Eradicating early and forced marriage via a connected Commonwealth

Organised by Rokeya Begum Shafali (2008 Professional Fellow from Bangladesh, Bangladesh Association)

Female students of Madrasha (Islamic Educational Institute) are one of the most vulnerable groups to religious extremism, conservative ideologies, and child marriage. This stems from the area’s conservative mindset which defines women as caretakers of the household and family members. The biggest concern for female students is that they will be subjected to child marriage.

Raising awareness of educational and professional opportunities open to these young female students is vital in empowering them. Rokeya is Executive Director of the Association for the Integrated Development-Comilla (AID-COMILLA), an NGO which promotes the socio-economic status of underprivileged men, women, and children in urban and rural areas. AID-COMILLA has been working with female students of Madrasha for the past year, providing life skills and leadership training, along with exposure to cultural programs and many other extracurricular activities.

In collaboration with AID-COMILLA, Rokeya’s Commonwealth Day activity sought to bridge the gap between these students and their guardians, local residents and Commonwealth Alumni, and the opportunities available to them.

Special guests included:

  • Abdul Mazid, District Education Officer, Cumilla
  • Abul Kalam Azad, Chairman, Uttar Durgapur Union Parishad
  • Fariduddin, President, Managing Committee, Alekharchar DSI Dakhil Madrasha

The event began with a general knowledge quiz on the Commonwealth and Bangladesh, followed by opening remarks from Md. Kazi Nizam Uddin, Superintendent of Alekharchar DSI Dakhil Madrasha. In his speech he acknowledged the opportunity for students to broaden their perspectives, raise their voices, and feel empowered against early and forced marriage.

Rokeya opened discussions with an introduction to the CSC and Commonwealth Day. She spoke about the history of the Commonwealth and the activities of CSC and alumni community in Bangladesh, raising the importance of knowledge in preventing atrocities such as early and forced marriage. Rokeya alsospoke on the importance of staying connected across communities as a means of empowerment.

Abdul Mazid, District Education Officer of Cumilla, discussed the importance of education in raising awareness of individual’s rights. He told attendees that education should not be limited to the academic syllabus and books; it should go beyond this and educate students on a much broader scale.

Monira Rahman, Executive Director of Innovation for Well Being Foundation and Commonwealth Alumnus (2012 Professional Fellow, Acid Survivors Trust International) delivered information on mental health and child marriage through an interactive session. She shed light on the effects of child marriage on the mental and physical health of under-aged girls and why it is important to prevent and early and forced marriage.

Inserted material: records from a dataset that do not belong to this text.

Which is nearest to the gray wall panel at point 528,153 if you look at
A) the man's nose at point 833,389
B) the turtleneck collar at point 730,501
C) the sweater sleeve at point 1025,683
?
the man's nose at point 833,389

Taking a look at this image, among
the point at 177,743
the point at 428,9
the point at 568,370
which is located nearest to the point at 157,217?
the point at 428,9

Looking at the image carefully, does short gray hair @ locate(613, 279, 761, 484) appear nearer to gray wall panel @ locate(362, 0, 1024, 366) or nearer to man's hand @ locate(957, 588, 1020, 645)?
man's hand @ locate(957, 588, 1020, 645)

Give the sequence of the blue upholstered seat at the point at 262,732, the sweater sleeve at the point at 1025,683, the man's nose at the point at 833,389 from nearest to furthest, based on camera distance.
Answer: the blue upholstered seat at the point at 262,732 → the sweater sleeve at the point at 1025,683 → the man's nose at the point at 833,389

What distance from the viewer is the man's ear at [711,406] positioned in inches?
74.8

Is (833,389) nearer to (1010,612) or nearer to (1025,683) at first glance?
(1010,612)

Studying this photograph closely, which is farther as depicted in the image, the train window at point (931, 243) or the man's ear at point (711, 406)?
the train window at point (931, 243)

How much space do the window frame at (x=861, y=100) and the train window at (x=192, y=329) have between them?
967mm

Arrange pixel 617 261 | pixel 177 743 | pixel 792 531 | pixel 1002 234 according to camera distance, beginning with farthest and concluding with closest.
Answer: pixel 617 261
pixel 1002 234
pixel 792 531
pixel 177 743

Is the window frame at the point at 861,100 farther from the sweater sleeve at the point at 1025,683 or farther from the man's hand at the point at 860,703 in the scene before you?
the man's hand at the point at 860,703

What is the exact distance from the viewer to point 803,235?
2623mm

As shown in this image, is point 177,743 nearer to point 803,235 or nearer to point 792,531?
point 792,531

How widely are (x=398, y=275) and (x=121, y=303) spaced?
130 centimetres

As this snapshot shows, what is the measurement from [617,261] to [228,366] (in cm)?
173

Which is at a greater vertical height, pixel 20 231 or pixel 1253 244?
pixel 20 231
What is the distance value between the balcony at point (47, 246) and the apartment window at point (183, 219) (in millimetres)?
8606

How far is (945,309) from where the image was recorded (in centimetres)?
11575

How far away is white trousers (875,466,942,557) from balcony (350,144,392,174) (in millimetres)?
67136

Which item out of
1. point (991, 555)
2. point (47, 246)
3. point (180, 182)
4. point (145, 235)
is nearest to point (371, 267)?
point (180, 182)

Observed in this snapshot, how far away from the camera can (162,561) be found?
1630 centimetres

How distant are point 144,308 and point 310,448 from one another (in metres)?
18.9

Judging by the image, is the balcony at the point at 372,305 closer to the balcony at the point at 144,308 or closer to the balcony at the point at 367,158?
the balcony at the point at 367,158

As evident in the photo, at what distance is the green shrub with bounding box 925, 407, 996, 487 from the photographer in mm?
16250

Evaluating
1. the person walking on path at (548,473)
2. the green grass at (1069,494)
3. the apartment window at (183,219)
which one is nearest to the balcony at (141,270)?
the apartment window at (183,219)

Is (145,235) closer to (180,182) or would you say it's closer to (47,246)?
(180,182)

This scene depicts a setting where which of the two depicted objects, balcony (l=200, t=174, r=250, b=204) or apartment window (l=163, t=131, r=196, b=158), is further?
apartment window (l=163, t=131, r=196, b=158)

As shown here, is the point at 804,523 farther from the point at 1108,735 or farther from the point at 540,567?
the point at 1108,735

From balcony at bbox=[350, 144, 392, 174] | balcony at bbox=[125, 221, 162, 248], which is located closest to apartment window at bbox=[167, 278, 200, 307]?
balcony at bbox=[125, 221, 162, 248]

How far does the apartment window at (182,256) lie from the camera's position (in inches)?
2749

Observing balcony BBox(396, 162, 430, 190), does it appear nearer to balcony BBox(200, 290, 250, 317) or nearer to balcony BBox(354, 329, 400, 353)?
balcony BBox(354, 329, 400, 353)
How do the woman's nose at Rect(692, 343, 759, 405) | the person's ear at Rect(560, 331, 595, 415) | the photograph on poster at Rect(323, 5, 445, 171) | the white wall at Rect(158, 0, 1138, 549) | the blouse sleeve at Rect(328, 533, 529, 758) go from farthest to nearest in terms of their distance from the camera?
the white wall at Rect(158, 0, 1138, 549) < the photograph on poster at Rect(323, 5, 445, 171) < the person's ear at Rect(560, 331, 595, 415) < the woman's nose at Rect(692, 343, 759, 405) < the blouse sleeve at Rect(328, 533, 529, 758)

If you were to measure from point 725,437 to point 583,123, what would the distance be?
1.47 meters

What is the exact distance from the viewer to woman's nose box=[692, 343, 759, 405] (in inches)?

The top six scorers in the quiz were presented awards by the special guests at the end of the day. The closing speech was delivered by Md. Fariduddin, President of Managing Committee of Alekharchar DSI Dakhil Madrasha. He concluded that it is imperative to move forward and requested guardians not to think of their daughters as a burden and to give them the opportunity for higher education and not subject them to child marriage.